In 1972, the University of Wisconsin-Madison hired Freida High Wasikhongo Tesfagiorgis as an assistant professor in the Department of Afro-American Studies to teach African-American art history. At the time, African-American art history was in its nascent form and proliferated into colleges thanks to the civil rights movement’s pressure prompting African-American Studies’ entrance into academia. For 41 years, High worked as a professor and artist devoted to expanding African-American art history’s canon.
High’s entrance to African-American art history began while she was an undergraduate at Northern Illinois University and took an art history course.
“And toward the end of the course, I asked my professor, ‘When will we get to the Black artists?’ And he said, ‘Oh, there are none.’” High said.
An artist herself, High turned her disbelief into an undergraduate independent study on African American artists. She immersed herself in Chicago’s AfriCOBRA art movement, which aimed to utilize visual art to develop a Black aesthetic and uplift Black communities. She took mentorship from Margaret Burroughs, the co-founder of the Chicago DuSable Museum of Art and early pioneer of African-American art history’s preservation.
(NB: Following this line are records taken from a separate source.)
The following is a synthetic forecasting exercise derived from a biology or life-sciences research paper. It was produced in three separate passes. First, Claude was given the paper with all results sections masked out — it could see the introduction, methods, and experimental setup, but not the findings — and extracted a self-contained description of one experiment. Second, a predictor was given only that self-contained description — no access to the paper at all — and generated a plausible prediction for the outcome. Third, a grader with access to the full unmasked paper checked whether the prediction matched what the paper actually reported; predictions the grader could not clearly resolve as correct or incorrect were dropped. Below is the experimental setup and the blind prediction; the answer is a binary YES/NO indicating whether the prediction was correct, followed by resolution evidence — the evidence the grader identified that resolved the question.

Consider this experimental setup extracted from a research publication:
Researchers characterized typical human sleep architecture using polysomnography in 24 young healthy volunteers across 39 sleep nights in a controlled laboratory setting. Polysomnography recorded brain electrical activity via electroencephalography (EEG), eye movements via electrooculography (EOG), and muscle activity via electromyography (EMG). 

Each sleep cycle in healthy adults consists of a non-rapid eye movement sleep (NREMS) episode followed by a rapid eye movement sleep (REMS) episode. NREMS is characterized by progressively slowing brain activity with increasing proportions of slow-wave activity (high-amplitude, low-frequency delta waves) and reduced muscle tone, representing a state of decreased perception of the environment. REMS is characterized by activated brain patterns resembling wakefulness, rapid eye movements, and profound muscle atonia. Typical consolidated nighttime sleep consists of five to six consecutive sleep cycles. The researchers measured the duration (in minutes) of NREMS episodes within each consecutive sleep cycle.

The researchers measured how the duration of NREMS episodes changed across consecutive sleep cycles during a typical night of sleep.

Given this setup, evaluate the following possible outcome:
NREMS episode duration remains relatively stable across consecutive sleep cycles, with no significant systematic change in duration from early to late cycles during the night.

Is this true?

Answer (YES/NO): NO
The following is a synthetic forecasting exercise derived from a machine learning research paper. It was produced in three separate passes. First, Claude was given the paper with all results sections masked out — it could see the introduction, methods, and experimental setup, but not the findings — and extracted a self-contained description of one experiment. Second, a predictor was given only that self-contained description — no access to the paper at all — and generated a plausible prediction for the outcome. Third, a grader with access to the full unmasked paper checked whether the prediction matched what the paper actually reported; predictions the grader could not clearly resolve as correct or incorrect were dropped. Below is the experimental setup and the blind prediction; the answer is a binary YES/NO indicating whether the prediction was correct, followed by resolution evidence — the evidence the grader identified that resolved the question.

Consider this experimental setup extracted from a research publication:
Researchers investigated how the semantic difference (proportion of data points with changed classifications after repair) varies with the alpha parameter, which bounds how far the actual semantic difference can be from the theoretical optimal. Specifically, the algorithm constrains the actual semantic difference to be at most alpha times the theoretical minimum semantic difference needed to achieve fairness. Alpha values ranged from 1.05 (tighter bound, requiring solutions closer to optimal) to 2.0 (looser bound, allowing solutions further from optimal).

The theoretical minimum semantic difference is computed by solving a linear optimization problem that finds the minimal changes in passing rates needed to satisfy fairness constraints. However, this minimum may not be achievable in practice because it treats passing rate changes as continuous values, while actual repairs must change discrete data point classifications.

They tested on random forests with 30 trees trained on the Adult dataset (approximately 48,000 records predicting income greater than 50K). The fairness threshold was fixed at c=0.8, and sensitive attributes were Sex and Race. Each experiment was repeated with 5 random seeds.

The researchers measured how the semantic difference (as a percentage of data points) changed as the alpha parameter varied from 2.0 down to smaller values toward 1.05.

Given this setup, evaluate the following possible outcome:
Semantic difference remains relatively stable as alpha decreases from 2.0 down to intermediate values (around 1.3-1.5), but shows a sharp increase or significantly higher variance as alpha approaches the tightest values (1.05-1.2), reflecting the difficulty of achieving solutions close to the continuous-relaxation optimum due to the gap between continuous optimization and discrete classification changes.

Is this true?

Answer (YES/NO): NO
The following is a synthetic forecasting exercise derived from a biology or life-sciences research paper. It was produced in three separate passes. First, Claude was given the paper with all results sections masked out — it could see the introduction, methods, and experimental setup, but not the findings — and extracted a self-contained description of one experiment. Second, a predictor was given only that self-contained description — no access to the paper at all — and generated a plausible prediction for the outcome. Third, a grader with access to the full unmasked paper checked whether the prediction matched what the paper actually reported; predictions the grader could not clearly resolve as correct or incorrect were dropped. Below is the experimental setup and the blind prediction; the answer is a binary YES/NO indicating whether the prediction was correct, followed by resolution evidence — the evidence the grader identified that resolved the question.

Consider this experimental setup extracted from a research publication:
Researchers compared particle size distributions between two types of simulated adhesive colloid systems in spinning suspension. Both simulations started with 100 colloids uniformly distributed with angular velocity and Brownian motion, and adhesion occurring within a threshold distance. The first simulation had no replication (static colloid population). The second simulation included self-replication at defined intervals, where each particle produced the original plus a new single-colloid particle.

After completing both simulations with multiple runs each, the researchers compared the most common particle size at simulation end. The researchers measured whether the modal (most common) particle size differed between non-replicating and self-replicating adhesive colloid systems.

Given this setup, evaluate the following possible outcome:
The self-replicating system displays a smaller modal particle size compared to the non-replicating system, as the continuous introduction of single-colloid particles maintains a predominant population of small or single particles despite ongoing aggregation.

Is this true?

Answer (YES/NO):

After receiving her MFA from the University of Wisconsin-Madison, the Afro-American Studies Department hired her to teach and develop African-American art history courses. She was equipped with her research developed during undergrad and expanded discourse on African-American art throughout her tenure. For example, in the 1980s, she created Afrofemcentrism, an art history lens that centers on Black women artists, and changed the art world’s perception of African and African American women on a local and national level.